> [Directions for this task]: Which lines in the rows below contain the word "brown"? Pull out each one and copy it unchanged.
::::::
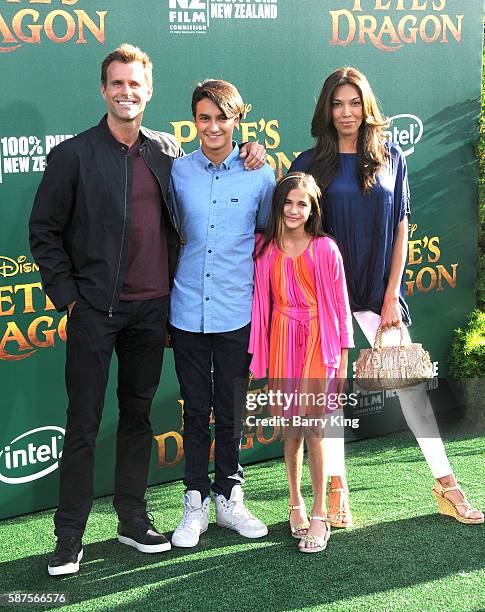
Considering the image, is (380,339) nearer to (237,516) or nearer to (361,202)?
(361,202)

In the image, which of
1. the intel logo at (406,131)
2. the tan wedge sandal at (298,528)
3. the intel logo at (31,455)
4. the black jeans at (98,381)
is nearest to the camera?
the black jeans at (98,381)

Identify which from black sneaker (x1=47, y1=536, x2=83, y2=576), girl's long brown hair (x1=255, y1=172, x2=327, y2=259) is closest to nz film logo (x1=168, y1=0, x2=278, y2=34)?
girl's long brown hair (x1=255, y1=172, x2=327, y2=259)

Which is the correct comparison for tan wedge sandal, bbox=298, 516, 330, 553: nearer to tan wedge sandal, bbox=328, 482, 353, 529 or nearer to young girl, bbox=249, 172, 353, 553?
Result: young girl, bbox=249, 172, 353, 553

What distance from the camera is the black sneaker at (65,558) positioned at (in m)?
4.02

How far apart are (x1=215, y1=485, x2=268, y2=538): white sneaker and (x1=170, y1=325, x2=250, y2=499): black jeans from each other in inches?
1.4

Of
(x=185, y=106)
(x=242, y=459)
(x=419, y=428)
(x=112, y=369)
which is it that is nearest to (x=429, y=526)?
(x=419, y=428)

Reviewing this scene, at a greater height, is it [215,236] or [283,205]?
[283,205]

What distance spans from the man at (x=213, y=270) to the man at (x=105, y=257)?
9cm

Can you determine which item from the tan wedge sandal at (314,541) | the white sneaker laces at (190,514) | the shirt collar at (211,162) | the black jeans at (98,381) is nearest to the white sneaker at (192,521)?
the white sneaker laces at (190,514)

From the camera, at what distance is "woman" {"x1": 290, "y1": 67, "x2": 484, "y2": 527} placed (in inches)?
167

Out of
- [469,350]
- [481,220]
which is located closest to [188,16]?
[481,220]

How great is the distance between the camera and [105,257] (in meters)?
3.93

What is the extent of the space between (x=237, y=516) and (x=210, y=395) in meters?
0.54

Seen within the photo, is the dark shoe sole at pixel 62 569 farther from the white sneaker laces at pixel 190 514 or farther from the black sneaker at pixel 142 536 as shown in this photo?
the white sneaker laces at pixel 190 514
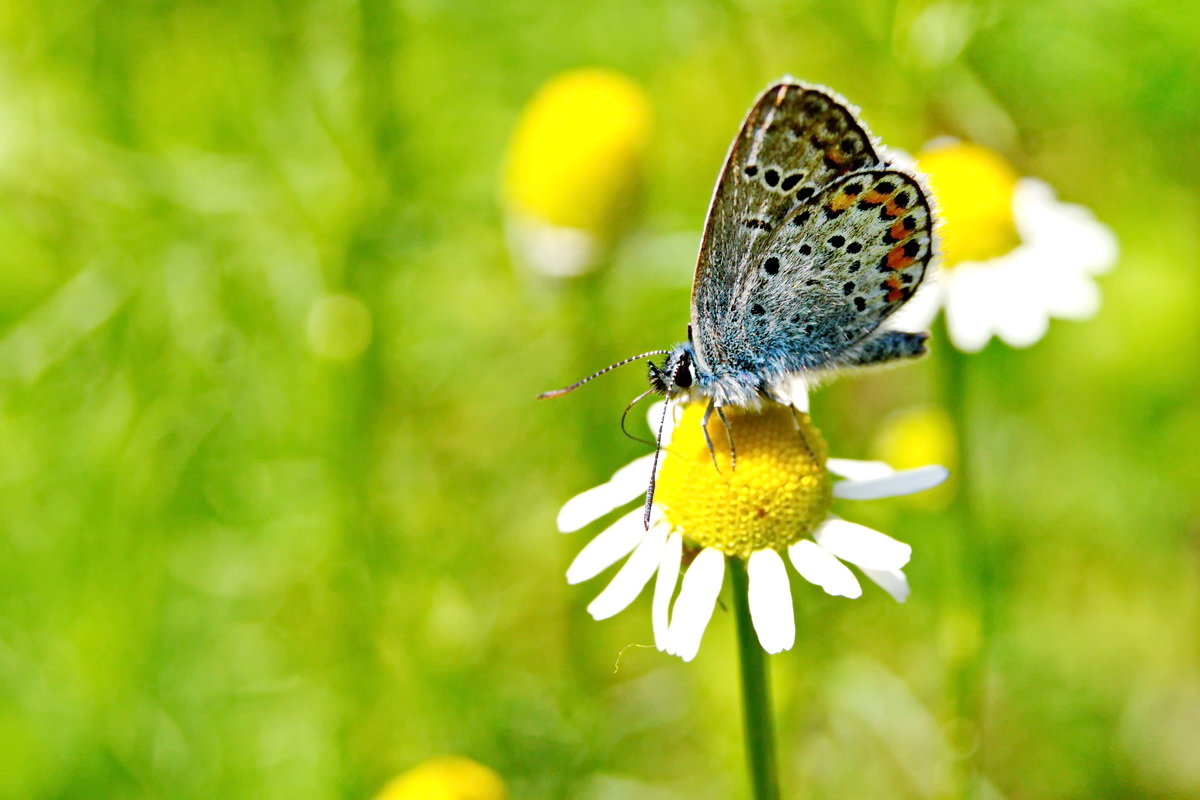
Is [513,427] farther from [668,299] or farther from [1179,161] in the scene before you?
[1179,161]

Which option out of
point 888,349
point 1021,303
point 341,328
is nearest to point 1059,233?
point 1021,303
::::::
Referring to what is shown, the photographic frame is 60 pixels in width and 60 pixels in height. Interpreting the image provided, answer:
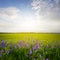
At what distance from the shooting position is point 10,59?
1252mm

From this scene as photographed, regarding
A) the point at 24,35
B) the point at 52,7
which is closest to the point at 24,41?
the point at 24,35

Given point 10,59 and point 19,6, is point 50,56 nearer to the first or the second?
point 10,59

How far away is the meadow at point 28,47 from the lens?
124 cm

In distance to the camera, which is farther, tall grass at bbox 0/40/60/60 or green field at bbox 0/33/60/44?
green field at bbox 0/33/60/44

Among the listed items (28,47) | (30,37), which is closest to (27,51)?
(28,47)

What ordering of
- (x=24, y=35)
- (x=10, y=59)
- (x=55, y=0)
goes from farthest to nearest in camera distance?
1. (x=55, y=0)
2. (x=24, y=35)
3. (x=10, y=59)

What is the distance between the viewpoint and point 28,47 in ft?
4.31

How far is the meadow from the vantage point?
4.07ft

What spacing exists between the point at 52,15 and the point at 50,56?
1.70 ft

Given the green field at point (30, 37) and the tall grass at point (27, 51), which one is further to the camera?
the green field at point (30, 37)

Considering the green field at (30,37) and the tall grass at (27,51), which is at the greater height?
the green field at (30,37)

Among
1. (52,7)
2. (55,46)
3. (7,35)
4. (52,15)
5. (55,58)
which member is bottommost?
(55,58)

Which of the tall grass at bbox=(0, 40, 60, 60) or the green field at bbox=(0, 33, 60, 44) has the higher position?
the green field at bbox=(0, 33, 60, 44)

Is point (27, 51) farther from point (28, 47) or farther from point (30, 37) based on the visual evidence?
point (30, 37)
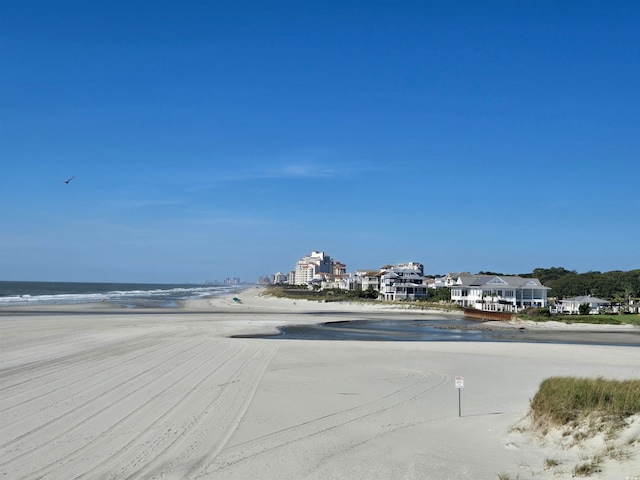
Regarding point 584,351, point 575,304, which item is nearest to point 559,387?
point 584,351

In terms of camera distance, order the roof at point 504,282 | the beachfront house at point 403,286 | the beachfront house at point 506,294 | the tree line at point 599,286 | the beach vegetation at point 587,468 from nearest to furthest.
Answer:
::::::
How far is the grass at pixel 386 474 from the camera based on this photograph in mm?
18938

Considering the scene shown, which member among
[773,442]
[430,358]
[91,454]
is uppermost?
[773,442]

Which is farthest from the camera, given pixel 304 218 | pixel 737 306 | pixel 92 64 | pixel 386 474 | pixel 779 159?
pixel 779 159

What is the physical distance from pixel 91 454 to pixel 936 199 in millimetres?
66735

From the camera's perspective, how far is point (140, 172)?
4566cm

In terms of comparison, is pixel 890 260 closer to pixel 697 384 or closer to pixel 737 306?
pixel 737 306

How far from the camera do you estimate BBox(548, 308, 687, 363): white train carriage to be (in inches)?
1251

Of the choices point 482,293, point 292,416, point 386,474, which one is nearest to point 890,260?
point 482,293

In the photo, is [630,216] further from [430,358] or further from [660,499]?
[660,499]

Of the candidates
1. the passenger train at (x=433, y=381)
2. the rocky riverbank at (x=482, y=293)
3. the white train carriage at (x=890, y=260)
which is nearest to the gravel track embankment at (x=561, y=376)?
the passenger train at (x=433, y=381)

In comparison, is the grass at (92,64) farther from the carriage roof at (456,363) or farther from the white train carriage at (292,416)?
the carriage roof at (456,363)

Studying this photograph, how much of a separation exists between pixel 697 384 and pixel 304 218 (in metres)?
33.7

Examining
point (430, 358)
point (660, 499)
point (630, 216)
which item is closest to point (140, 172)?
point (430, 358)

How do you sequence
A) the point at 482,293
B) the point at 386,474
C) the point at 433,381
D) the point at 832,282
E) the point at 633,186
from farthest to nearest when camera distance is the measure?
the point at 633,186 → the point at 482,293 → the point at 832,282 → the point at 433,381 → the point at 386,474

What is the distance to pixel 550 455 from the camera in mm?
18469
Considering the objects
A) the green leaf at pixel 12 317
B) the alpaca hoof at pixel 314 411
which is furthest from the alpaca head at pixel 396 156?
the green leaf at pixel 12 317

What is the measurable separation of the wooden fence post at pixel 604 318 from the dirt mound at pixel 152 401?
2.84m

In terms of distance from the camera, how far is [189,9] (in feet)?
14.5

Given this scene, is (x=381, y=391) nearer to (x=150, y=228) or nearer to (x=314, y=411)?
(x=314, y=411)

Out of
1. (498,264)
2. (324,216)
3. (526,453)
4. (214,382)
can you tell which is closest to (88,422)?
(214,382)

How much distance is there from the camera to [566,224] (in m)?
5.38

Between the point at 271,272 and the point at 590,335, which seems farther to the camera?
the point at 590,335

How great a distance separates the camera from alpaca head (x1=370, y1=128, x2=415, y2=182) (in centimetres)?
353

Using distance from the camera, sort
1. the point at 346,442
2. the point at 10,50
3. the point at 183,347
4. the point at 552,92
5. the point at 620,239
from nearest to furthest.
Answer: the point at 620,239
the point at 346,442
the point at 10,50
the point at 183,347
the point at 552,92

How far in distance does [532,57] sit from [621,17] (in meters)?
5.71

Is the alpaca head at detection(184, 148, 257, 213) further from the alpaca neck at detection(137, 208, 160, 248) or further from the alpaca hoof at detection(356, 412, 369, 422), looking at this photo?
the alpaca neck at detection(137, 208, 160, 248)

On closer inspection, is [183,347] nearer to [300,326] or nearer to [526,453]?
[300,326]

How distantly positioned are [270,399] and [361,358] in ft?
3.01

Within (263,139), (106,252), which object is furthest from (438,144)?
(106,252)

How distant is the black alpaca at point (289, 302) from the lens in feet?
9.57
::::::
> [The response]:
Identify which from black sneaker (x1=47, y1=536, x2=83, y2=576), girl's long brown hair (x1=255, y1=172, x2=327, y2=259) is closest to nz film logo (x1=168, y1=0, x2=278, y2=34)?
girl's long brown hair (x1=255, y1=172, x2=327, y2=259)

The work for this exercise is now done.